Mark Nepo is a poet and spiritual teacher whose work explores inner transformation and the courage to stay open to life. Known for the bestselling The Book of Awakening, he has written more than twenty books and created numerous audio projects that invite readers to reflect, heal, and deepen their relationships. A cancer survivor, he often describes his illness as a turning point that shaped his understanding of presence and vulnerability. After many years teaching literature and poetry, he devoted himself to writing and guiding others through workshops and retreats. His reflections have been featured widely, including on Oprah Winfrey’s Super Soul Sunday, and he continues to write about living with authenticity and attention.
The older I become, the more I am drawn to simplicity. I do have my moments of enjoying complex verse, the challenge of peeling away the layers of poetry to find its heart, that process of unfolding mystery and discovery. But now and then, there is no greater refreshment, among all those musty vintage wine cellars, to take a drink of plain, cool water.
Each time you say your name to a stranger, you begin a painting in which both of you are colors.
So Nepo begins to paint his colors, the ones we all recognize, but try so hard, so often, to be brave and look away. Nepo reminds us that it is far braver to not look away. He writes of what concerns all of us, the loving, the losing, the grieving, the dying, the being reborn again. All the stuff of living our extraordinary, ordinary lives.
Each of us a feast to be devoured before the heart rots like a fig.

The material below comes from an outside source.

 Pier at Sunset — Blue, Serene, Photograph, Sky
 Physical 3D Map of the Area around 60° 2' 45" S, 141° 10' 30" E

He brings us to awareness, as every poet must, that time passes all too quickly, and the more we struggle against that, the more time we lose, the more of its gifts we miss.
All this scurrying of deep serious purpose, all for a little bench from which to glimpse the unseeable wave of everything.
When all along it’s been God’s trick to dissolve what we want like rice in rain until exhaustion is the prayer against our will that drops us into peace.
Which, no doubt, the poet has come to understand through his own suffering, as all of us do, although each in our own way. Nepo is a cancer survivor, and that experience has no doubt added great richness and compassion to his roles as poet, spiritual teacher and philosopher. He is author of many books on spirituality, has received various prizes in that genre, and his latest books of poetry, including this one, are sold as fundraisers for an organization called Bread for the Journey (breadforthejourney.org). He has served also as poet-in-residence at the Fetzer Institute in Kalamazoo, Michigan, a non-profit foundation devoted to fostering awareness of the power of love and forgiveness in the emerging global community.
Sometimes it takes a great raucous cleansing to open the chambers of the soul. And often, we mistake such cleansing as crisis or betrayal.
But the truth is that God scours our infidelities of conscience the way floods rush ditches,
and we are forced to tremble in aftermath, barely born.
Nepo is the voice already in us. The one we sometimes forget to listen to, but in these poems, reminds us—we must.